Каждый раз встает вопрос: чего хотели готы, а чего – сарматы? Эти названия обозначают целую группу племен одного происхождения, однако уже давно разделившихся, уровень культуры которых, вероятно, варьировался от вполне романизированной городской цивилизации до непритязательного быта диких охотников. Существование и характер готской Библии Ульфилы (созданной вскоре после Константина) a posteriori[10] определяют уровень просвещения племен, среди которых она возникла, как очень высокий даже в эпоху Константина. Однако другие обнаруживают варварскую грубость. Соединение отдельных разрозненных штрихов в цельную картину не входит в задачу автора и превосходит его силы.
Необходимое дополнение к этой картине составляют принадлежащие Риму постоянно или время от времени придунайские области Дакии (Трансильвания, Нижняя Венгрия, Молдавия и Валахия), Паннонии (Верхняя Венгрия, включая соседние с ней земли к западу и востоку) и Мезии (Сербия и Болгария), однако автор также не сможет уделить им достаточно внимания, поскольку не обладает сведениями обо всех значительных новейших находках в этих регионах. В рассматриваемый нами период данные области служили военным форпостом, которым, по сути, остаются и теперь, с той только разницей, что тогда там держали оборону против севера, а не против юга. После Филиппа Аравитянина сигналы военной тревоги никогда не смолкали в тех местах, и Аврелиан был вынужден фактически сдать готам опасное завоевание Траяна – Дакию. Но прежде эти земли заимствовали многое из культуры Рима, каковой процесс в областях, менее подверженных внешней угрозе, никогда не прекращался; даже там, где этот росток был вырван с корнем ввиду периодических миграций, плоды его все же не были полностью уничтожены и до сих пор вполне узнаваемы, к примеру, в румынском языке валахов.
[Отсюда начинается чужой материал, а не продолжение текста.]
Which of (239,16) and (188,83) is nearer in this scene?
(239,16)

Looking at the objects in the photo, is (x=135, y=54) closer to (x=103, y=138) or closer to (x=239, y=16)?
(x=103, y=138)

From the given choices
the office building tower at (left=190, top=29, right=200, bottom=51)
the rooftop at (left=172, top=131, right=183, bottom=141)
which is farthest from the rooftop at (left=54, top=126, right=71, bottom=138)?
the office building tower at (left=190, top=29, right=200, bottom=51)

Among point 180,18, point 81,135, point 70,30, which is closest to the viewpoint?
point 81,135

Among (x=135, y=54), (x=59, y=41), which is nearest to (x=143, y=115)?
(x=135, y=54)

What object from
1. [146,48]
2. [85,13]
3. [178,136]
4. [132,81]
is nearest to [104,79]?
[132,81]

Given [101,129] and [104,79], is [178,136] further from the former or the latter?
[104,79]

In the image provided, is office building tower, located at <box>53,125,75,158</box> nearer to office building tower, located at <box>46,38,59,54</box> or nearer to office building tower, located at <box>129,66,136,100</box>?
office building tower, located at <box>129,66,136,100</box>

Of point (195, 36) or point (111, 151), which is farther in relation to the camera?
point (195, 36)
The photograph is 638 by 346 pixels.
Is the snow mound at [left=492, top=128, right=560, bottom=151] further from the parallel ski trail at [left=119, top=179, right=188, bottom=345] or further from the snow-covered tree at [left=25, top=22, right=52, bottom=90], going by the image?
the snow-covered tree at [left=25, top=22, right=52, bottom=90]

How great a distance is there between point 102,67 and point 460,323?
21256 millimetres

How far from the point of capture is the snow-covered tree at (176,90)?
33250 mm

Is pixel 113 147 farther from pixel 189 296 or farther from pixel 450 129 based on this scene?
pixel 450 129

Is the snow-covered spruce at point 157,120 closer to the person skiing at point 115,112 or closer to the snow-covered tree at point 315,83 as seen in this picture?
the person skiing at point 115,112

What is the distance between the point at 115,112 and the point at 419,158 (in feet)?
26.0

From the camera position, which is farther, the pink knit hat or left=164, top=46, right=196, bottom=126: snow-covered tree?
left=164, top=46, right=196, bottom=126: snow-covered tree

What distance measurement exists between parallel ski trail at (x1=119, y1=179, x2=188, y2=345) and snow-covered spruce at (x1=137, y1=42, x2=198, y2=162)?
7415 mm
Великолепные придунайские города, как-то: Виндобона (Вена), Карнунт (Петронель), Мурса (Осиек), Таврун (Семлин), конечно, Сирмий (Сремска-Митровица), а к югу – Наисс (Ниш), Сердика (София), Никополь в Геме, по-видимому, сильно превосходили рейнские рубежи богатством и значением. Если бы современник мог иногда очищать эти древние города от следов пребывания славян и турок, их римская суть вновь оказалась бы видимой. История мира пошла бы другим путем, если бы просвещенные германцы, смешавшись с могучими обитателями Северной Иллирии, сумели создать в этих странах сильное и прочное государство.
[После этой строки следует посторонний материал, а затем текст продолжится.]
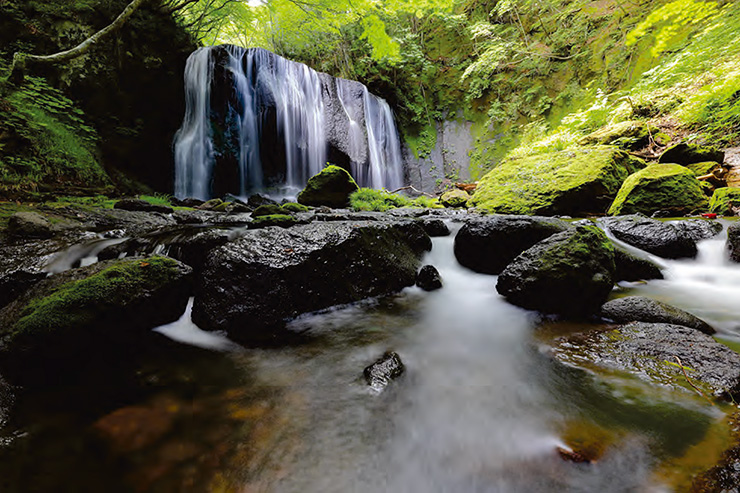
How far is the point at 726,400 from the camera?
1.39 metres

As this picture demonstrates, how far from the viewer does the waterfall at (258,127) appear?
35.1 ft

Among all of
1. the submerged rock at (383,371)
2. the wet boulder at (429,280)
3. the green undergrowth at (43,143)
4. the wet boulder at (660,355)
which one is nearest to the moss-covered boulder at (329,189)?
the green undergrowth at (43,143)

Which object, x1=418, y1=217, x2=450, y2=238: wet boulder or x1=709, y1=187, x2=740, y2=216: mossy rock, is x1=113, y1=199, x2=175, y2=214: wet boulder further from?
x1=709, y1=187, x2=740, y2=216: mossy rock

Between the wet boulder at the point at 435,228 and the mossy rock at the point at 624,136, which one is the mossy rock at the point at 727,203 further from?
the wet boulder at the point at 435,228

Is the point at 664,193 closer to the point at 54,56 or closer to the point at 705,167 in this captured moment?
the point at 705,167

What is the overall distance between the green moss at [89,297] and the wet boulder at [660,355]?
320 centimetres

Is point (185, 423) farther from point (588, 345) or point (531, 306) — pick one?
point (531, 306)

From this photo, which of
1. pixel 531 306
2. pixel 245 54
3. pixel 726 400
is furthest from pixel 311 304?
pixel 245 54

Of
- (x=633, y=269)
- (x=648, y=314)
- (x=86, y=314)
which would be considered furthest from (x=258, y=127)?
(x=648, y=314)

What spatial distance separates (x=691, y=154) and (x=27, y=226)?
1234 centimetres

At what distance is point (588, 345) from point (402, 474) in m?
1.69

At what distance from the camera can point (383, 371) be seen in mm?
1867

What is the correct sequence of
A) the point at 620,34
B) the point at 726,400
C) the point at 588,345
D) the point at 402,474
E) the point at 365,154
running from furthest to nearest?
the point at 365,154 → the point at 620,34 → the point at 588,345 → the point at 726,400 → the point at 402,474

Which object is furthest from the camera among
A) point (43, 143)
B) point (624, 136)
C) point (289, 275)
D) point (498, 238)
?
point (624, 136)
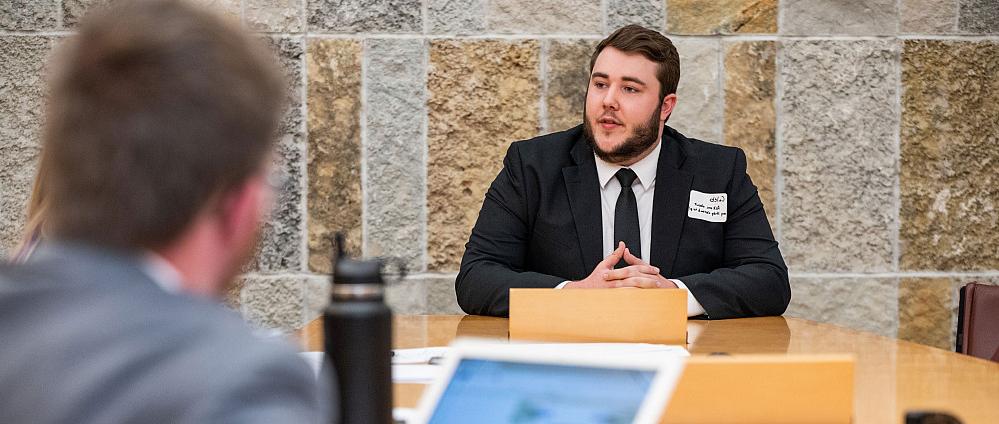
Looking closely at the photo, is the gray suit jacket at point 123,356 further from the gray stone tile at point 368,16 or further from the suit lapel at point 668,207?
the gray stone tile at point 368,16

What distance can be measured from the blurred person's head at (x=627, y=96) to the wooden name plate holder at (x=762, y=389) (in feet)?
5.87

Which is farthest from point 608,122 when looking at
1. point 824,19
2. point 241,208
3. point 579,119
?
point 241,208

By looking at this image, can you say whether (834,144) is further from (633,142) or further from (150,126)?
(150,126)

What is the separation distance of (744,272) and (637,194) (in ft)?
1.56

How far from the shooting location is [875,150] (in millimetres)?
3896

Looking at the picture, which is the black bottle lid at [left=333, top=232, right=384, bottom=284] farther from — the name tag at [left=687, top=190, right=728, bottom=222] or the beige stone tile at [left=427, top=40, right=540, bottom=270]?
the beige stone tile at [left=427, top=40, right=540, bottom=270]

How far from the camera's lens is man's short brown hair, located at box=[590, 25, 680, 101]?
125 inches

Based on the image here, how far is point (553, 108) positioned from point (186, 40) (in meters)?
3.21

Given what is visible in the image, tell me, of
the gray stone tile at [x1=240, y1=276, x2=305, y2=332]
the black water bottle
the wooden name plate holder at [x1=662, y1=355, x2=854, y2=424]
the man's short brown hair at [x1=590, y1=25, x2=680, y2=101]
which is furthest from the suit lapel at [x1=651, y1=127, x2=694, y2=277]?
the black water bottle

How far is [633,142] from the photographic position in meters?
3.07

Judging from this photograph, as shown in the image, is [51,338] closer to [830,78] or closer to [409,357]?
[409,357]

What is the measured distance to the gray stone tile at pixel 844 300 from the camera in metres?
3.92

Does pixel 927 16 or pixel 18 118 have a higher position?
pixel 927 16

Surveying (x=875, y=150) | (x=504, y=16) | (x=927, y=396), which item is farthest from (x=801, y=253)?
(x=927, y=396)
Наконец, на Черном море германцы вместе с другими варварами столкнулись с греками, происходившими в основном из Милета, колонии которого, являвшиеся северными аванпостами эллинизма на протяжении более чем восьмисот лет, позволили назвать Понт «Гостеприимным морем» (Euxeinos). Часть их уже давно объединилась с некими варварскими племенами, образовав так называемое Боспорское царство, охватывавшее больше половины Крыма, а также нижние склоны Кавказа за Керченским проливом, и таким образом контролировавшее выход в Азовское море, а кроме того, вероятно, и значительную долю его побережья. Монеты и надписи удостоверяют непрерывный ряд властителей до времен Александра Севера; затем с промежутками появляются имена Ининфинея, Тейрана, Фофорса, Фарсанза, а при Константине зафиксировано правление Радамсада с 317-го по 324 г.